The End of Certainity / Simon Dudley / 2015 kitabından esinlenerek
yazılmıştır.
Yunan Mitolojisinde Sisyhpus' tan söz edilir. Ağır bir kayayı yüksek bir
tepenin zirvesine itmekle cezalandırılmıştır. Ancak ne zaman zirveye
ulaşsa kaya tekrar aşağıya yuvarlanmakta ve zavallı Sisyphus kayayı tekrar
itmek zorunda kalmaktadır.
Sisyphus hiç bir zaman zirveyi görememiş. Sadece kayayı görmüş. Bütün işi
kayayı itmekmiş. Düşünmesi hiç gerekmemiş. Sorumluluk bilinciyle işini yapmış.
Tekrar etmenin verdiği huzuru yaşamış.
Modern dünyada her gün aynı işleri yaparak, hatta aynı şeylere kızarak,
şaşırarak, sevinerek her günümüzü Sisyphus gibi geçirmiyor muyuz? Peki mutlu
muyuz?
Meşgul olmakla, çalışmak kafalarımızda özdeşleşmiş (business = busyness??).

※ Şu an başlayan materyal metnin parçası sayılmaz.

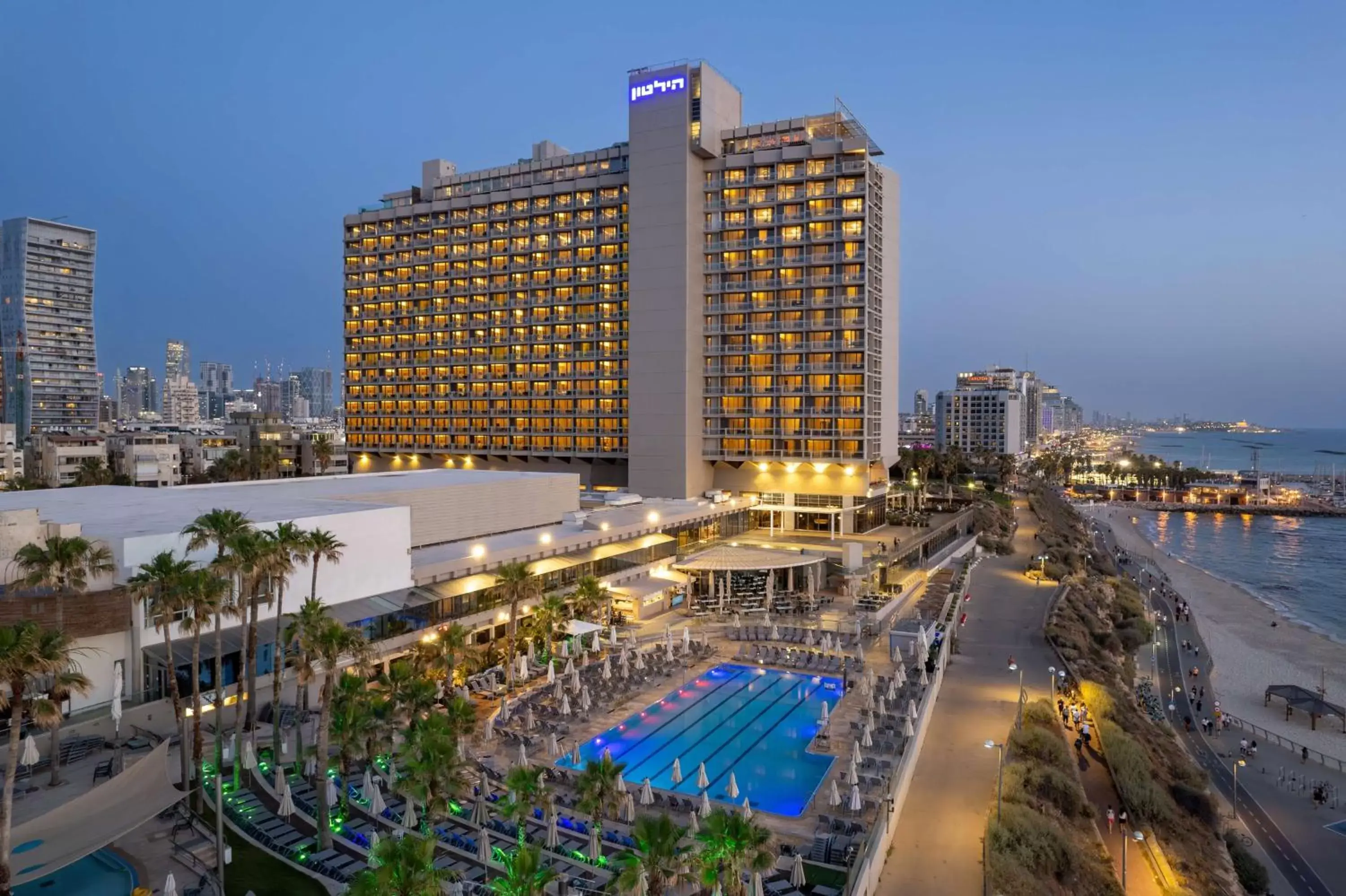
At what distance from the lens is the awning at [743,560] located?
5647cm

Düşünmeye ayıracak hiç zamanımız yok. Zaten ya aklımıza "Bu kayayı niye
itmek zorunda olayım ki?" gibi tuhaf bir soru gelirse cevaplayamamaktan da
korkmuyor muyuz?
Kurulu düzenin, alıştığımız paradigmanın huzurlu uyuşukluğunda ömrümüzü
tüketiyoruz. Yeni paradigmanın, geleceğin belirsizliği çoğumuzu ürkütüyor.
Sahip olduklarımızla yetinmeyi öğretmişlerdi bize, daha fazlası için hırs
yapmayı ayıplatmışlardı. Elimizdekini kaybetme korkusu, yaşlandıkça ve okula
devam ettikçe daha da pekişiyor. Aksi halde bebekler ne yürümeyi ne de
konuşmayı deneyerek, yanılarak ama korkmadan öğrenemezlerdi.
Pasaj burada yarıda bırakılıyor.